* [Material for this exercise]:

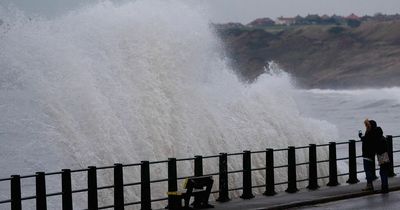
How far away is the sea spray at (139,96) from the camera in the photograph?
24.5 m

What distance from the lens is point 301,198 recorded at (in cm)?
1705

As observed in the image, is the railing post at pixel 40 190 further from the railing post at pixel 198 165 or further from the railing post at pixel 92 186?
the railing post at pixel 198 165

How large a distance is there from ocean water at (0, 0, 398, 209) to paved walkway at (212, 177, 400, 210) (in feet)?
15.3

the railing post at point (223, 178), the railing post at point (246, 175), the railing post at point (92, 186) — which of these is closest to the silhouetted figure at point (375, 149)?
the railing post at point (246, 175)

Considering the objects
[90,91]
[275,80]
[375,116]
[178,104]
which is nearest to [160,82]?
[178,104]

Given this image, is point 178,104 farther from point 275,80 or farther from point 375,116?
point 375,116

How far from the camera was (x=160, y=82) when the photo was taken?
28.0 m

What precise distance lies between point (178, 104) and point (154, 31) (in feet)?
10.9

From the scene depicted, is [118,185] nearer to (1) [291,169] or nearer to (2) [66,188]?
(2) [66,188]

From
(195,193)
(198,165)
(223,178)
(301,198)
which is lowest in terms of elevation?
(301,198)

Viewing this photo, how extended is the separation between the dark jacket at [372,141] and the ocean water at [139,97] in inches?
207

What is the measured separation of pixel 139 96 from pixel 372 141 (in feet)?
34.5

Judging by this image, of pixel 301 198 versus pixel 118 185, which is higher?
pixel 118 185

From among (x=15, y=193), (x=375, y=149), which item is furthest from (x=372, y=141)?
(x=15, y=193)
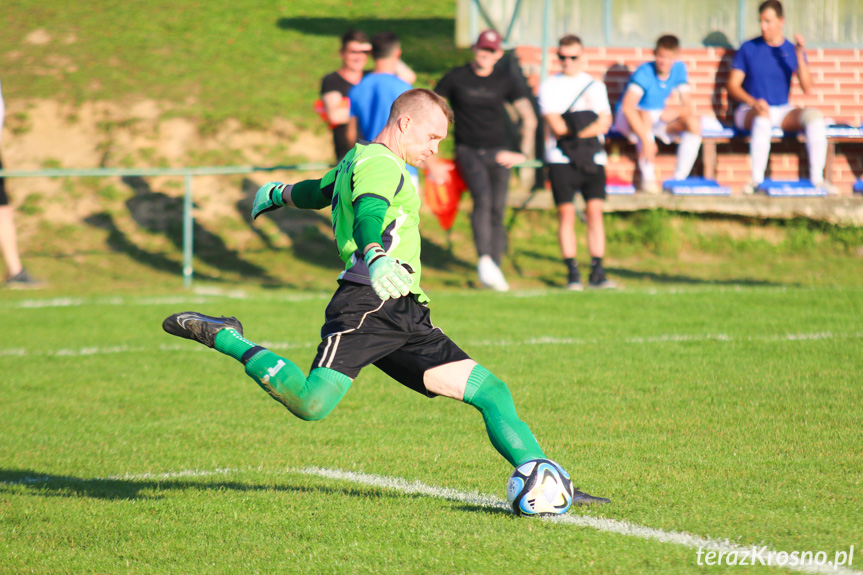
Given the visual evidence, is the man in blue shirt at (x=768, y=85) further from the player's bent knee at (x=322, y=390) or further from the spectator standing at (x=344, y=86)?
the player's bent knee at (x=322, y=390)

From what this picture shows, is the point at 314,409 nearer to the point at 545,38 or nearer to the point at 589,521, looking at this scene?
the point at 589,521

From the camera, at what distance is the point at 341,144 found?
10.8m

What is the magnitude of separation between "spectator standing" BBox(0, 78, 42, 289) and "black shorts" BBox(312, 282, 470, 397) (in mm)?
8078

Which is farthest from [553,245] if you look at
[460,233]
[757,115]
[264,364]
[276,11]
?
[276,11]

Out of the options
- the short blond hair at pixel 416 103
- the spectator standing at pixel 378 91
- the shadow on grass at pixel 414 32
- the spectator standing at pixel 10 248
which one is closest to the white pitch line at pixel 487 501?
the short blond hair at pixel 416 103

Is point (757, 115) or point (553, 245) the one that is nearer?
point (757, 115)

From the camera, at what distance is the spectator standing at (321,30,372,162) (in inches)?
421

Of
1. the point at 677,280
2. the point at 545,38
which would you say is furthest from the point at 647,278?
the point at 545,38

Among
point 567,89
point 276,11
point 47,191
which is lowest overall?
point 47,191

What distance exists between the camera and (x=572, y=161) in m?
10.7

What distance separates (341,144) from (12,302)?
3880 millimetres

* [Problem requirements]:
Restate each entry word for word, please, but drop any images it holds.

* [The output]:
How far away is the sea spray at (139,96) from the camera in the photograph?
24.5 m

What distance from the lens is point 301,198 recorded at (in cm)?
1705

As observed in the image, is the railing post at pixel 40 190 further from the railing post at pixel 198 165 or further from the railing post at pixel 92 186?
the railing post at pixel 198 165

How large a distance is there from ocean water at (0, 0, 398, 209) to paved walkway at (212, 177, 400, 210) (in feet)?
15.3

the railing post at point (223, 178), the railing post at point (246, 175), the railing post at point (92, 186) — which of these is closest to the silhouetted figure at point (375, 149)?
the railing post at point (246, 175)

Considering the objects
[90,91]
[275,80]
[375,116]
[178,104]
which is nearest to [160,82]?
[178,104]

Given this image, is point 178,104 farther from point 275,80 or farther from point 375,116?
point 375,116

How far from the camera was (x=160, y=82) when the photo was taken?
28.0 m

What precise distance lies between point (178, 104) and point (154, 31) (in feet)?
10.9

From the scene depicted, is [118,185] nearer to (1) [291,169] or nearer to (2) [66,188]?
(2) [66,188]

From
(195,193)
(198,165)
(223,178)
(301,198)
which is lowest in terms of elevation?
(301,198)

Viewing this photo, how extended is the separation between the dark jacket at [372,141] and the ocean water at [139,97] in inches?
207

What is the measured separation of pixel 139 96 from pixel 372 141 (in feet)?
34.5

Judging by this image, of pixel 301 198 versus pixel 118 185, which is higher?
pixel 118 185

From among (x=15, y=193), (x=375, y=149), which item is furthest from (x=372, y=141)?
(x=15, y=193)
Given the visual evidence, is the man in blue shirt at (x=768, y=85) further from the player's bent knee at (x=322, y=390) or further from the spectator standing at (x=344, y=86)?
the player's bent knee at (x=322, y=390)

From what this picture shows, is the point at 314,409 nearer to the point at 545,38 or nearer to the point at 589,521, looking at this scene?
the point at 589,521

From the camera, at what distance is the point at 341,144 found?
10.8m

What is the magnitude of separation between "spectator standing" BBox(0, 78, 42, 289) and "black shorts" BBox(312, 282, 470, 397) (in mm)?
8078

Which is farthest from [553,245] if you look at
[460,233]
[757,115]
[264,364]
[276,11]
?
[276,11]

Out of the options
- the short blond hair at pixel 416 103
- the spectator standing at pixel 378 91
- the shadow on grass at pixel 414 32
- the spectator standing at pixel 10 248
which one is closest to the white pitch line at pixel 487 501?
the short blond hair at pixel 416 103

Is point (757, 115) or point (553, 245) the one that is nearer?
point (757, 115)

From the camera, at what distance is the spectator standing at (321,30,372,162) (in inches)?
421

Of
1. the point at 677,280
2. the point at 545,38
which would you say is furthest from the point at 647,278?
the point at 545,38

Among
point 567,89
point 276,11
point 47,191
which is lowest overall?
point 47,191

What distance exists between the camera and (x=572, y=161) in m?
10.7

What distance separates (341,144) from (12,302)?
3880 millimetres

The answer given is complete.